*** Opening Available data ***

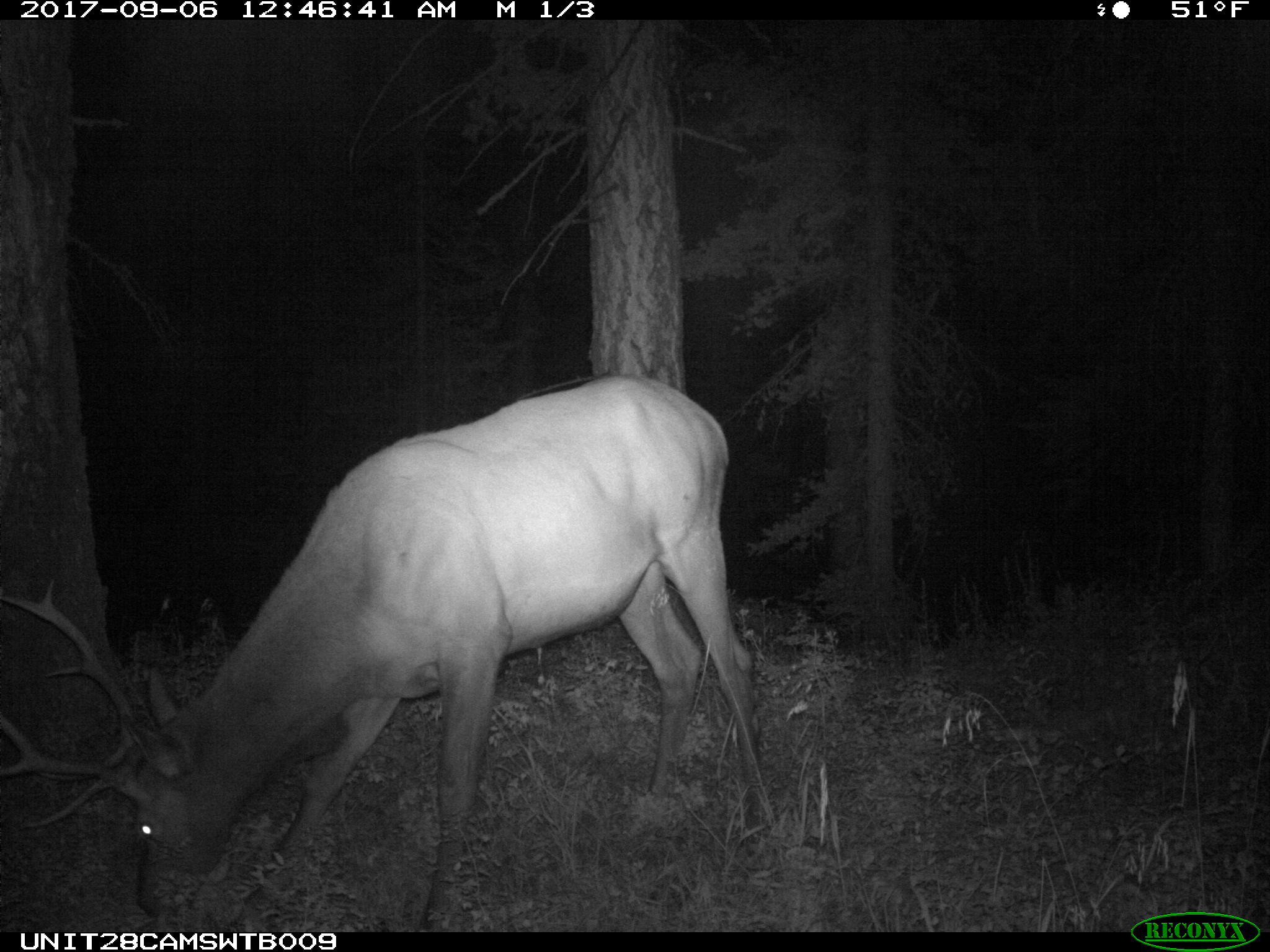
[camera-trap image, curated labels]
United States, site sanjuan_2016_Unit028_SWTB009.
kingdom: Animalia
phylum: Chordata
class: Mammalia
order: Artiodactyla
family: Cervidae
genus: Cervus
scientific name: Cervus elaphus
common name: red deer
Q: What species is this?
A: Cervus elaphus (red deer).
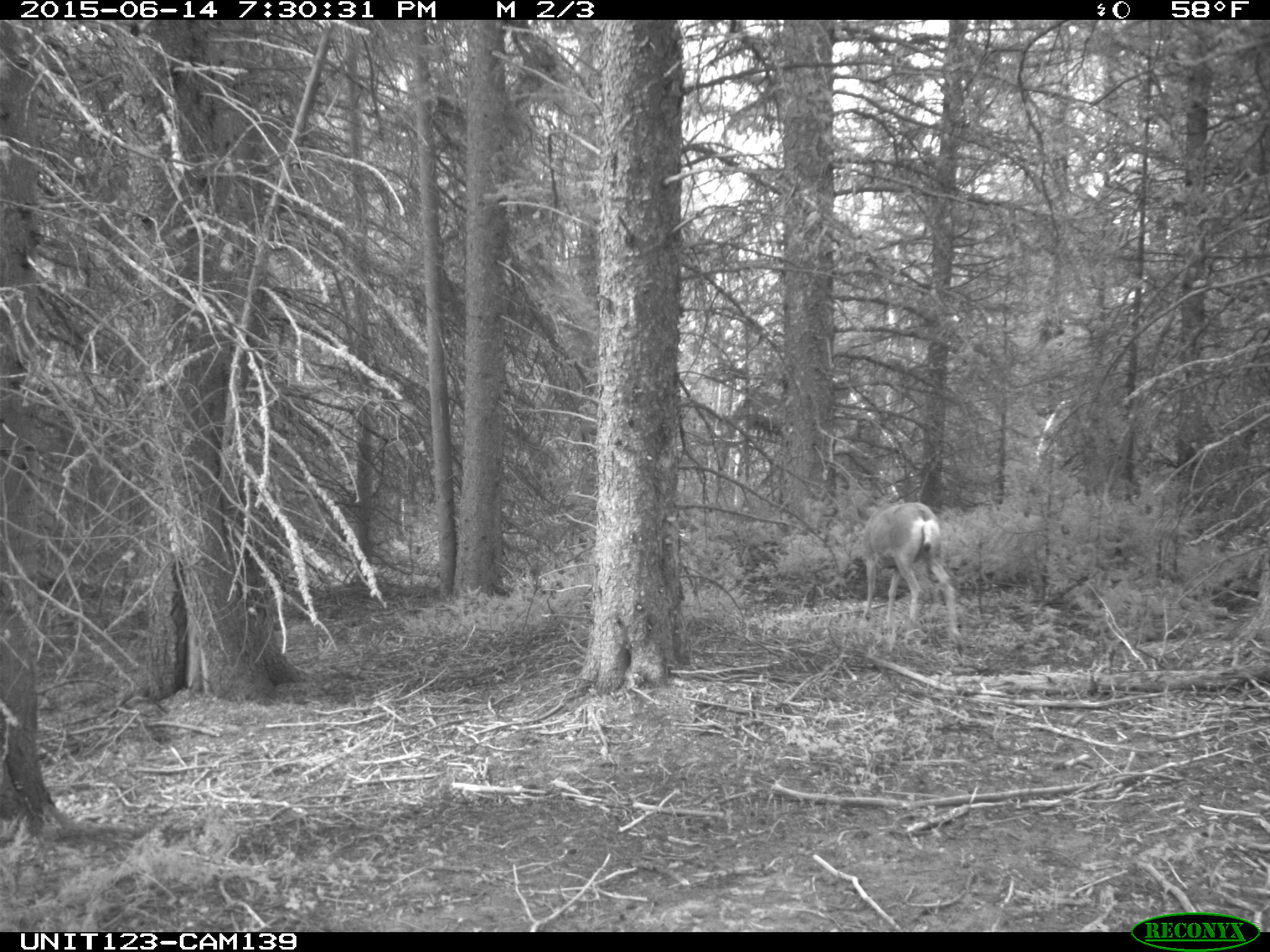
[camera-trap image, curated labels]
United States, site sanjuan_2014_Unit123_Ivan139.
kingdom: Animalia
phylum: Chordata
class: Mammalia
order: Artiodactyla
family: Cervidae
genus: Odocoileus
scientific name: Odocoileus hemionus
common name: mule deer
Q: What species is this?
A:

*** Closing Available data ***
*** Opening Available data ***

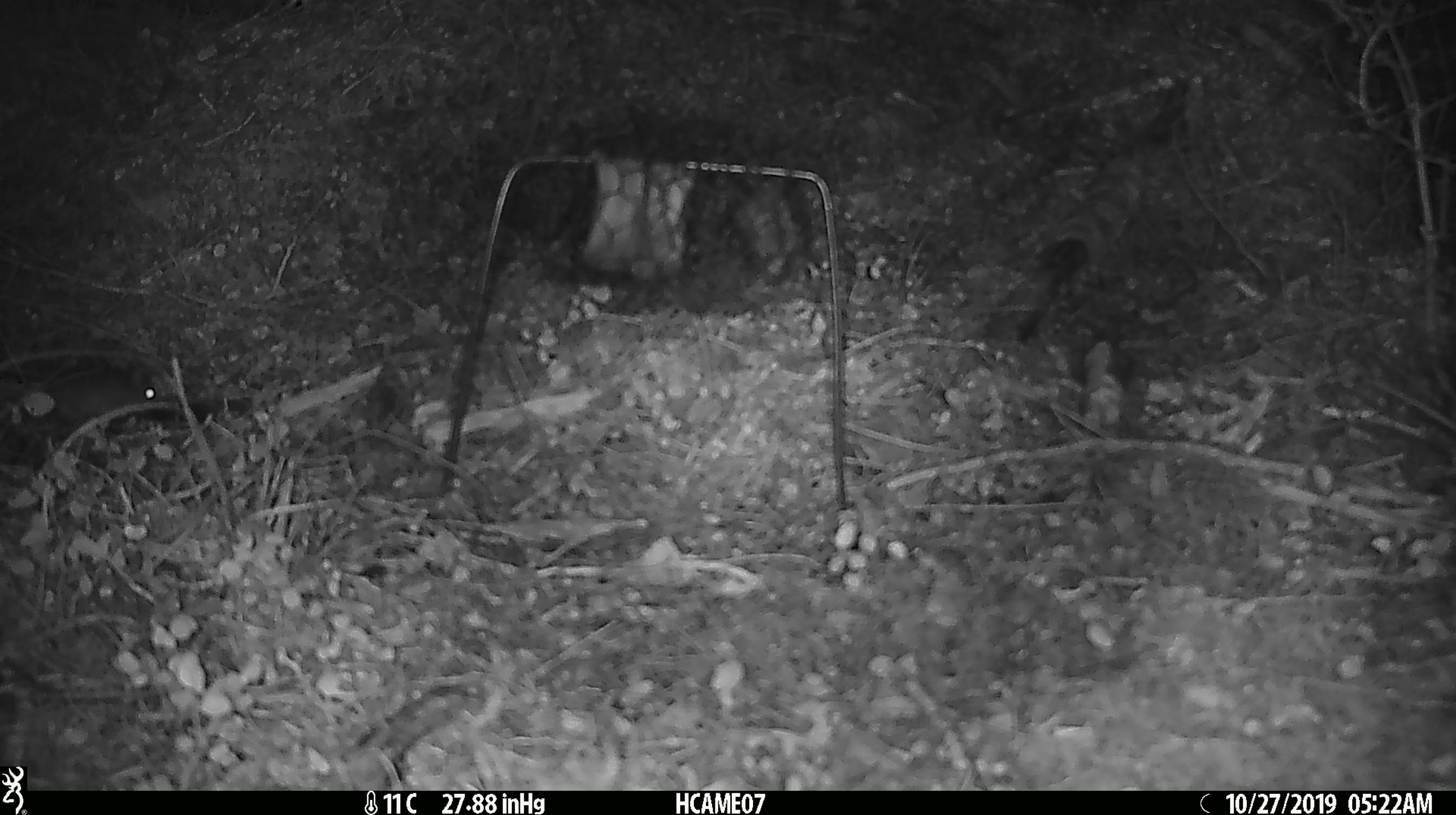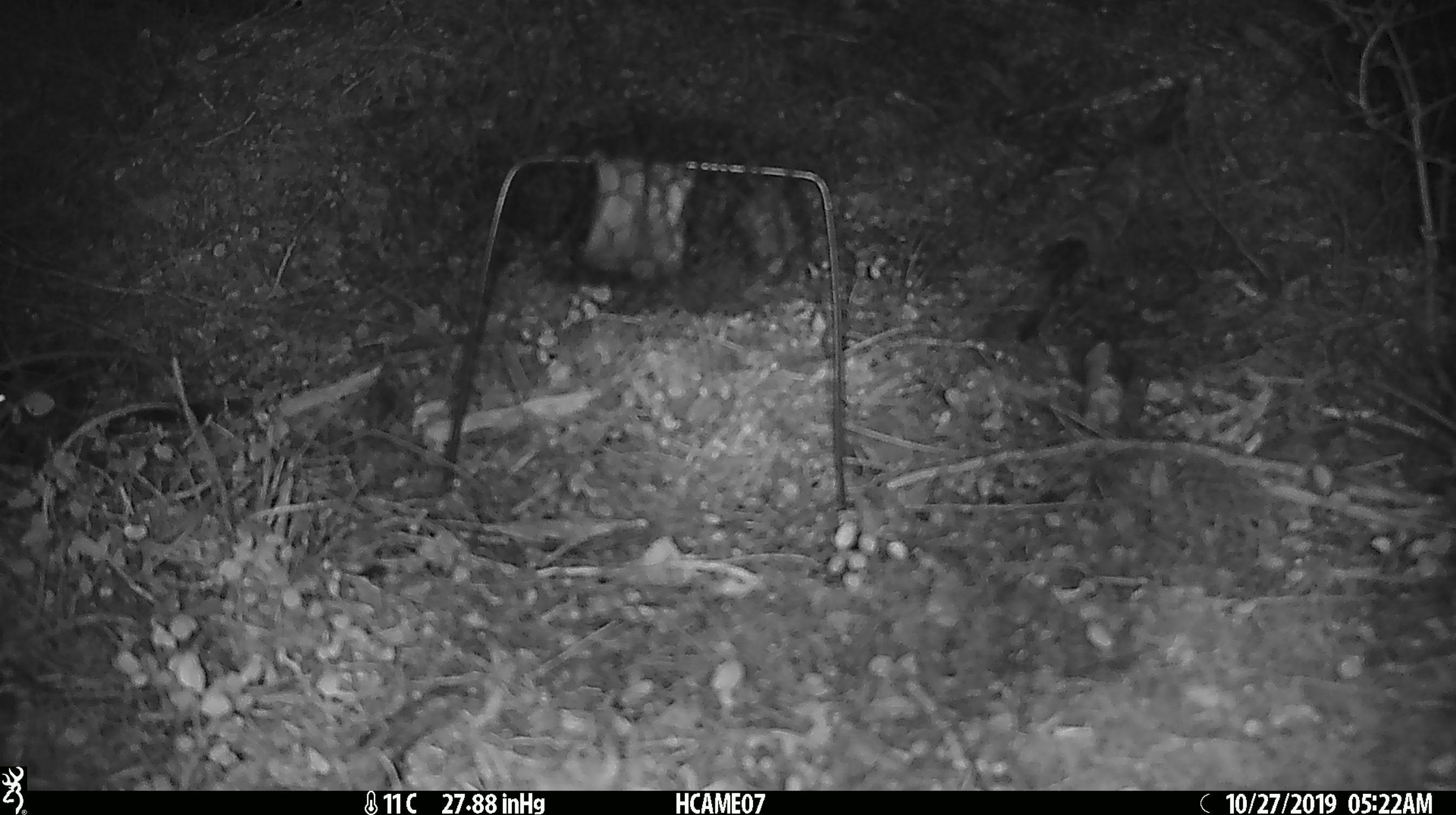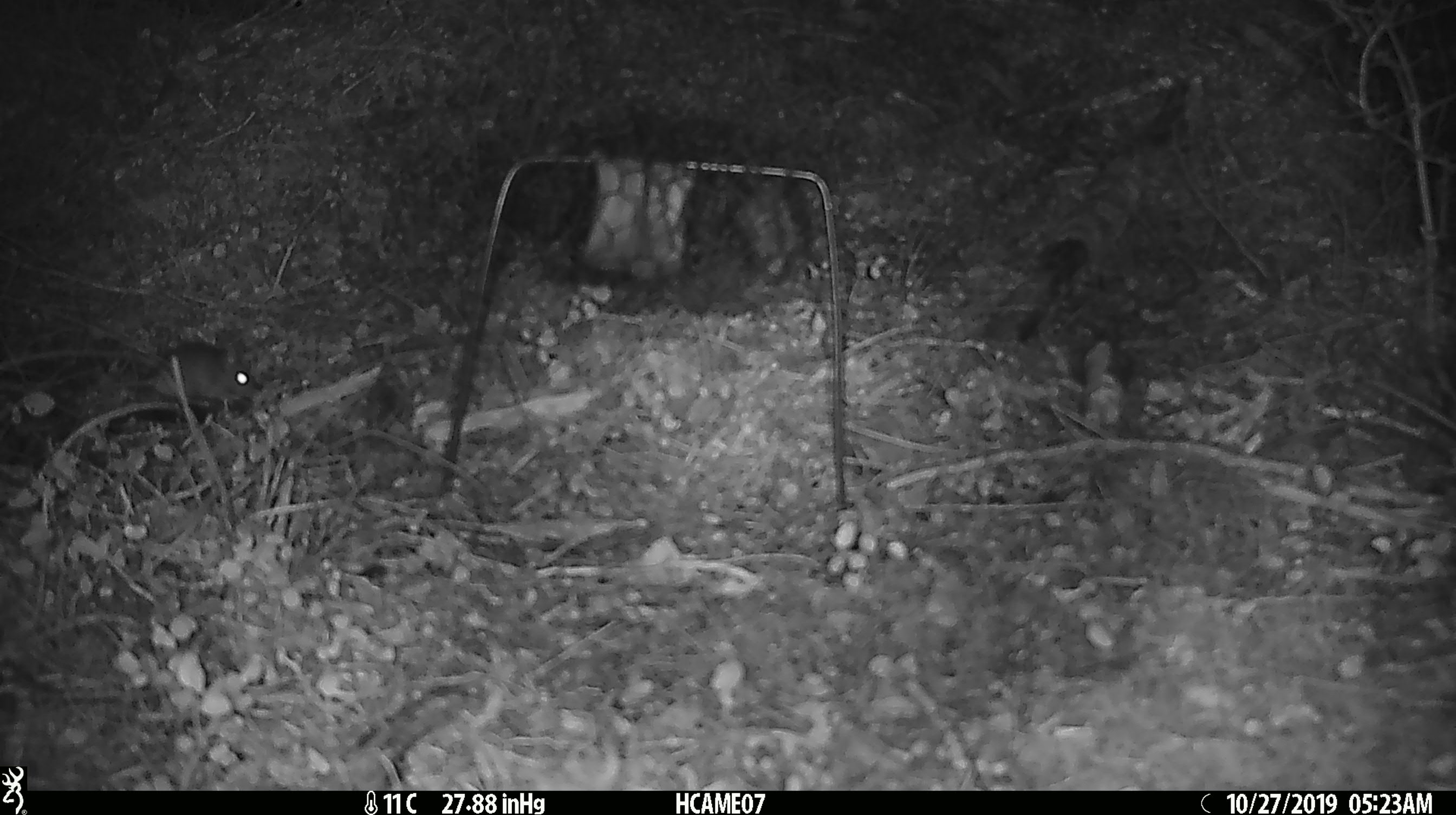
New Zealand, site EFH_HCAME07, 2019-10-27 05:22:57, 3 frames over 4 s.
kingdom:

*** Closing Available data ***

_What is required_. Copy every line in the records above that contains the word "States".

_Response to this exercise_.
United States, site sanjuan_2016_Unit028_SWTB009.
United States, site sanjuan_2014_Unit123_Ivan139.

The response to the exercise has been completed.